Fransız devrimini yaşayıp görmüş yapıtlarında da işlemiştir tipinden duygusal olduğu bellidir bu yüzden eserleri genelde minördür.bu adam ne yiyip ne içmiştir bilemem fakat insana complexle önünde eğilmek arasında bırakan, en sonunda eğilmeyi tercih ettiresi eserler yapmıştır.Erken ölmüştür.ölüm nedeni tam olarak bilinememekle birlikte bişey yiyip içmemekten de olabilir kanımca.iyiki de romantik dönemde yaşamış ve damgasını vurmuş hala dinleyip çalıyoruz.
piyanoyu ağlatır resmen chopin. piyano onun için yalnızca bir müzik aleti değil, yaşamla iletişim kurduğu, kendini ve gözlemlerini aktardığı bir dünyadır.
gerçek bir polonya aşığıydı. polonya' dan ayrılarak en güzel eserlerini verdiği fransa' ya geçince hastalıklardan yakasını kurtaramadı, çok sevdiği vatanından ayrı kalmak ona gerçekten zor gelmişti. gerekmediği sürece kimse ağzını açtıramazdı. isyanını ve paris' te ilk dönem yaşadığı yalnızlığı piyanosunun tuşlarına döktü.
f.chopin'in müziği anlatılmaz sadece yaşanır...
finer epic record ve heroic pc friend şeklinde 2 anagramı olan, 1 mart 1810 doğumlu, neredeyse tüm eserlerini piyano için vermiş polonyalı besteci ve piyanist. tam adı frederic françois chopin'dir (fryderyk franciszek chopin). virtüözlükte dönemdaşı franz liszt ile yarışır (sonraki yüzyılda rahmaninov da bu yarışa ortak olacaktır). aşk yaşadığı dönemin feminist yazarı 2 çocuklu george sand ile küs olarak 40 kiloyla veremden ölmüştür. **

tüm eserlerine http://en.wikipedia.org/w...fr%c3%a9d%c3%a9ric_chopin adresinden bakılabilir.

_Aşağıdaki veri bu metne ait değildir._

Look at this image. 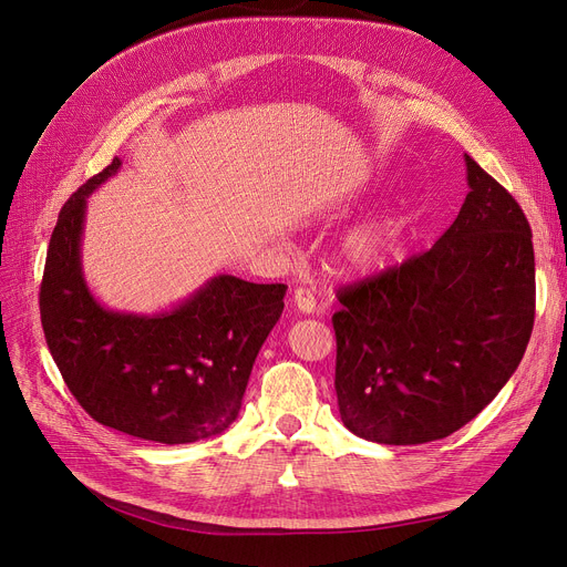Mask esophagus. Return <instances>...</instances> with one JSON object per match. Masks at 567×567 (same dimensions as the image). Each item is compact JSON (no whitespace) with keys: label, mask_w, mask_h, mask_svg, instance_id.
I'll return each mask as SVG.
<instances>
[{"label":"esophagus","mask_w":567,"mask_h":567,"mask_svg":"<svg viewBox=\"0 0 567 567\" xmlns=\"http://www.w3.org/2000/svg\"><path fill=\"white\" fill-rule=\"evenodd\" d=\"M295 307H298L300 313H313L316 311V295L311 288H295Z\"/></svg>","instance_id":"34e87169"}]
</instances>
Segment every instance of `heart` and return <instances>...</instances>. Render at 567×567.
I'll return each mask as SVG.
<instances>
[{"label": "heart", "instance_id": "b5f03b06", "mask_svg": "<svg viewBox=\"0 0 567 567\" xmlns=\"http://www.w3.org/2000/svg\"><path fill=\"white\" fill-rule=\"evenodd\" d=\"M401 226L394 217H373L350 230L343 239V260L355 272H375L390 262Z\"/></svg>", "mask_w": 567, "mask_h": 567}]
</instances>
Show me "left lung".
Masks as SVG:
<instances>
[{"label":"left lung","mask_w":567,"mask_h":567,"mask_svg":"<svg viewBox=\"0 0 567 567\" xmlns=\"http://www.w3.org/2000/svg\"><path fill=\"white\" fill-rule=\"evenodd\" d=\"M471 192L424 254L341 286V422L385 445L439 441L509 381L535 320V256L519 203L466 154Z\"/></svg>","instance_id":"obj_1"}]
</instances>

chopin asıl ününü valsleri (20), etüdleri (27), polonezleri (18), prelüdleri (27) ve noktürnleri (21) ile yapmıştır. 57 tane de mazurka yazmıştır.

etüdleri (op.10 ve op.25) arasında op.25 no.12 (ocean), op.25 no.11 (winter wind); prelüdleri (op.28) arasında no.7 (the polish dance), no.15 (raindrop), no.16 (hades); valsleri arasında op.18 e flat major "grand valse brillante", opus 34 no.2 in a minor, op.64 no.1 in d flat major "minute waltz", op.64 no.2 in c sharp minor (ki yazılmış en güzel valstir, mamafih özel bir adı yoktur), op.69 no.2 in b minor (bu da yumuşak ve sağlam bir valstir), op.70 no.+:+1 in g flat major, op.70 no.3 in d flat major göze çarpar.

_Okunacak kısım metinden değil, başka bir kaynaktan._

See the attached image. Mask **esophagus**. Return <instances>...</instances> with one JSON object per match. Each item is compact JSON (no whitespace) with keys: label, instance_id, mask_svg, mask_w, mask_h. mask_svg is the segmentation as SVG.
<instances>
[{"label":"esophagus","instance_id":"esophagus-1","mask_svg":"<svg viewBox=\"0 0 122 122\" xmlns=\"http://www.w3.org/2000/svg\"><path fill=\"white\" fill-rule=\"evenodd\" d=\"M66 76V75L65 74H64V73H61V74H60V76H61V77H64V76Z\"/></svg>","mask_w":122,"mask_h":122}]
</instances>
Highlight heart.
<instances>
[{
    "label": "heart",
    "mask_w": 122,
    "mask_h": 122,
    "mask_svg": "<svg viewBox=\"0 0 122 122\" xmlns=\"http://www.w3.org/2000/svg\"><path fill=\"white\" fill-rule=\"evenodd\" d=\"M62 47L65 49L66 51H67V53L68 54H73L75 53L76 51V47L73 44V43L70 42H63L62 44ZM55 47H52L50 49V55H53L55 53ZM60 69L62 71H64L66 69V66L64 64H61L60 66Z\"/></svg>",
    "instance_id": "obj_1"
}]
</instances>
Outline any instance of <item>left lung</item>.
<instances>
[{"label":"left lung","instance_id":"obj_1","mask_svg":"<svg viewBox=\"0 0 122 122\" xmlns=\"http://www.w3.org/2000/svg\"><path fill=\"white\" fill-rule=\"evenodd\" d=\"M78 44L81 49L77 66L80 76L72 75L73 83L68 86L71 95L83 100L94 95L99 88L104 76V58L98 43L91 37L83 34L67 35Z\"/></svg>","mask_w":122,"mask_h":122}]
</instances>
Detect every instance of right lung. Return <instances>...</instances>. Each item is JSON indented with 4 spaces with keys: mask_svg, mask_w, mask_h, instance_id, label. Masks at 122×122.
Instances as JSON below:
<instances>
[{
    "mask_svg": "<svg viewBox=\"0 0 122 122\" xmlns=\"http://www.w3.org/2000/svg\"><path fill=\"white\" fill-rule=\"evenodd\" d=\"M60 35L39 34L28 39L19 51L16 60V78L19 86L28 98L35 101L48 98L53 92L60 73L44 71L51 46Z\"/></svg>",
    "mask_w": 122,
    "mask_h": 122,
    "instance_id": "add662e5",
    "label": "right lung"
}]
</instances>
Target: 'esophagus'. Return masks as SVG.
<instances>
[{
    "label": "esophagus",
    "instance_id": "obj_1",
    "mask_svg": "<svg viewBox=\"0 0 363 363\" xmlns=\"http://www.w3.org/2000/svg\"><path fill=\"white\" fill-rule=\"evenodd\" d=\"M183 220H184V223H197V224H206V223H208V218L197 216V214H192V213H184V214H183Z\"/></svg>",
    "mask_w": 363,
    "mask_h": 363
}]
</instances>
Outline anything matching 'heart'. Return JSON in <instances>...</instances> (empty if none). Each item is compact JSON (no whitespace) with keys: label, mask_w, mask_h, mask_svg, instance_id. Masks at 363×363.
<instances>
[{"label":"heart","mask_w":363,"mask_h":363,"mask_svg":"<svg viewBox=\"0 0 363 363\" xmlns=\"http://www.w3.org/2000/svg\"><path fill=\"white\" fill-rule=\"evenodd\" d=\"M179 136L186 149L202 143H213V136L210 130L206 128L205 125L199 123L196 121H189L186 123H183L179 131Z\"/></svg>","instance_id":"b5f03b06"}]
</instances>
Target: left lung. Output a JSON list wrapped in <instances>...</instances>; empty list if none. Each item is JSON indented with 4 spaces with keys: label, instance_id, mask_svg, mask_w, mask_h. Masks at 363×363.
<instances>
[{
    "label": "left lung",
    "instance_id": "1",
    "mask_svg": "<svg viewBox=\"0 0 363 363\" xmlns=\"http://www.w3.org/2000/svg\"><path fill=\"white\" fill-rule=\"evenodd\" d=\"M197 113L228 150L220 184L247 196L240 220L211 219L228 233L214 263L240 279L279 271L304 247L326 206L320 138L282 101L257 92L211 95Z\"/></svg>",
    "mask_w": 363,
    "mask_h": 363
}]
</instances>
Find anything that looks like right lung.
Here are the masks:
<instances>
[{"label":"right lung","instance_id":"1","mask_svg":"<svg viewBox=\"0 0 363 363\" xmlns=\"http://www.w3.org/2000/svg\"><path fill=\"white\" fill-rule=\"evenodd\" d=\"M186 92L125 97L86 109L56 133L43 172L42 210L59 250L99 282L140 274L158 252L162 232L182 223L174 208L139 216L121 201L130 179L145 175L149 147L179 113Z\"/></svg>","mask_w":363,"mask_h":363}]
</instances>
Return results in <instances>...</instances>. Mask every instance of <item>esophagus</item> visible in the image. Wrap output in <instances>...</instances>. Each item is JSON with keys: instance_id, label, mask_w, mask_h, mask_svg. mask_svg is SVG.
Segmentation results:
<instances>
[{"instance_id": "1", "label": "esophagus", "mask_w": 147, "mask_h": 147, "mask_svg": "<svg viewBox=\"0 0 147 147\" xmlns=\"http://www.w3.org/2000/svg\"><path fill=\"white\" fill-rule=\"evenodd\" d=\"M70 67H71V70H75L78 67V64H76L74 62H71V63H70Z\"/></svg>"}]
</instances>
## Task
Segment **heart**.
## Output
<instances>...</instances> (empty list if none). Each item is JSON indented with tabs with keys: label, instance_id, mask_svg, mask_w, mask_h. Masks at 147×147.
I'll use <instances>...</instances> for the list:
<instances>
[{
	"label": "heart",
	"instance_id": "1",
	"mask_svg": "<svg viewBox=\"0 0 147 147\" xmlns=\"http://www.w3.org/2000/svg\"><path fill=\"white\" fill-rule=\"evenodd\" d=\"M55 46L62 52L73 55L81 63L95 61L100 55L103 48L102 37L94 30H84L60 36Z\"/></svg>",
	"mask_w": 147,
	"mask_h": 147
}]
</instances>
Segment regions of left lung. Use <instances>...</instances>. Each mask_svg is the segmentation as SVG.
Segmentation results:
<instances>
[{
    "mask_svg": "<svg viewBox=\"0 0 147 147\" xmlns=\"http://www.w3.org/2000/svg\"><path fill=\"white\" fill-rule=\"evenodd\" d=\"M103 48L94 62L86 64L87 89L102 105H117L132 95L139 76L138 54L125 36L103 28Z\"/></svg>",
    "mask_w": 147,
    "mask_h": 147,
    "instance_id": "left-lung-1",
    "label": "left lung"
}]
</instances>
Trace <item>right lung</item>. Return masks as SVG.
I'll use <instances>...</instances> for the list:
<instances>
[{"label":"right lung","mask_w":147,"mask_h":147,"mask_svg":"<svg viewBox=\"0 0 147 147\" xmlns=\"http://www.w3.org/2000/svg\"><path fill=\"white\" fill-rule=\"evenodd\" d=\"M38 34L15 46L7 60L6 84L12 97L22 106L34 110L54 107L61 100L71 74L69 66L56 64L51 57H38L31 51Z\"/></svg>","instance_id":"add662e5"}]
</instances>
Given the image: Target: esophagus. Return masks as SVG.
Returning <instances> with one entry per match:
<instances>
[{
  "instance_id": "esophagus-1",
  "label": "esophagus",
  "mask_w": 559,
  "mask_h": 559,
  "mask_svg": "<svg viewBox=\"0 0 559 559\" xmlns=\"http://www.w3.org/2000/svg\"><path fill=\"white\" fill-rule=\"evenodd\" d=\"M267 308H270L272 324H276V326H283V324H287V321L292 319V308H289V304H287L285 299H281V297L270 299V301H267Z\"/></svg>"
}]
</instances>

fantaisie-impromptu op.66, piano sonata no. 2 in b-flat minor, op. 35 "funeral march", op. post. 1 no. 10, variations in a - "souvenir de paganini" ve elbette polonaise in a-flat major op.53 "heroic" (heroic polonaise) eserleri de en bilinen yapıtları arasında yerini alır.

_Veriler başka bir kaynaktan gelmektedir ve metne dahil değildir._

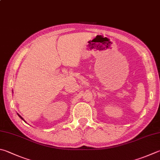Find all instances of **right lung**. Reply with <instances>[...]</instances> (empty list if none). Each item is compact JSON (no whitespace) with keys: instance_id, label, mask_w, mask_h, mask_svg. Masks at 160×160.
Segmentation results:
<instances>
[{"instance_id":"1","label":"right lung","mask_w":160,"mask_h":160,"mask_svg":"<svg viewBox=\"0 0 160 160\" xmlns=\"http://www.w3.org/2000/svg\"><path fill=\"white\" fill-rule=\"evenodd\" d=\"M17 114H18V116H19V118H22V120H23V121H24V122H26V121H25V120H24V119L23 118H22V116H21L19 115V113H17Z\"/></svg>"}]
</instances>
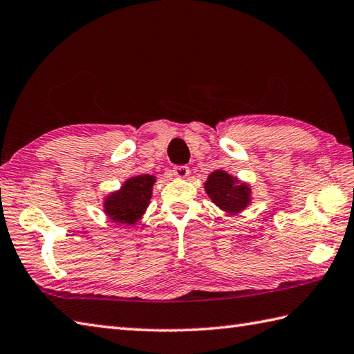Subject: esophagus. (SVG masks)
<instances>
[{"instance_id":"34e87169","label":"esophagus","mask_w":354,"mask_h":354,"mask_svg":"<svg viewBox=\"0 0 354 354\" xmlns=\"http://www.w3.org/2000/svg\"><path fill=\"white\" fill-rule=\"evenodd\" d=\"M172 174H174L176 177L185 178V177L189 176V168H187L186 165H178V167H174V168H172Z\"/></svg>"}]
</instances>
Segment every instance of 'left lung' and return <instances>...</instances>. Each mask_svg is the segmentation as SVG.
Returning <instances> with one entry per match:
<instances>
[{
  "label": "left lung",
  "instance_id": "obj_1",
  "mask_svg": "<svg viewBox=\"0 0 354 354\" xmlns=\"http://www.w3.org/2000/svg\"><path fill=\"white\" fill-rule=\"evenodd\" d=\"M205 186L214 203L227 212L241 211L250 200L249 187L244 183L236 185L235 180L223 171L212 172Z\"/></svg>",
  "mask_w": 354,
  "mask_h": 354
}]
</instances>
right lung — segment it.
I'll return each mask as SVG.
<instances>
[{
	"label": "right lung",
	"instance_id": "right-lung-1",
	"mask_svg": "<svg viewBox=\"0 0 354 354\" xmlns=\"http://www.w3.org/2000/svg\"><path fill=\"white\" fill-rule=\"evenodd\" d=\"M153 176L129 178L122 189L105 201V212L113 221L133 225L142 217L153 192Z\"/></svg>",
	"mask_w": 354,
	"mask_h": 354
}]
</instances>
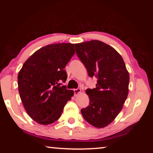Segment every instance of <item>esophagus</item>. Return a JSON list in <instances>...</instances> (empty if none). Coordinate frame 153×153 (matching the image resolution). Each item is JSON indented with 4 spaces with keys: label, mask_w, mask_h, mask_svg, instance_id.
<instances>
[{
    "label": "esophagus",
    "mask_w": 153,
    "mask_h": 153,
    "mask_svg": "<svg viewBox=\"0 0 153 153\" xmlns=\"http://www.w3.org/2000/svg\"><path fill=\"white\" fill-rule=\"evenodd\" d=\"M74 91L75 95H77V94H79V93H80V92H81V89H80V88H76V89H74Z\"/></svg>",
    "instance_id": "obj_1"
}]
</instances>
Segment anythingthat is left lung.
Segmentation results:
<instances>
[{"instance_id":"8db88e82","label":"left lung","mask_w":153,"mask_h":153,"mask_svg":"<svg viewBox=\"0 0 153 153\" xmlns=\"http://www.w3.org/2000/svg\"><path fill=\"white\" fill-rule=\"evenodd\" d=\"M75 49L88 76L98 79L95 88L86 90L90 103L81 113L88 123L104 128L122 109L128 94L129 73L120 54L101 41L76 44Z\"/></svg>"}]
</instances>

en saygın chopin yorumcuları arasında idil biret de yer almaktadır. diğer bazı isimler: vladimir horowitz, vladimir askhenazy, evgeny kissin, ignaz friedman, arthur rubinstein, claudio arrau.
1849 yılında ölmesine rağmen 200'ün üstünde eseri film soundtracklerinde kullanılmıştır. trajik yaşam öyküsünün şu ana kadar sinemaya aktarılmamış olması cidden ilginçtir. beethoven ,mozart, gibi dehaların yaşam öyküleri sinemada yerini almasına karşın choin'ini dehasını ve acılarını anlatan bir filmin henüz çekilmemiş olması ilginç.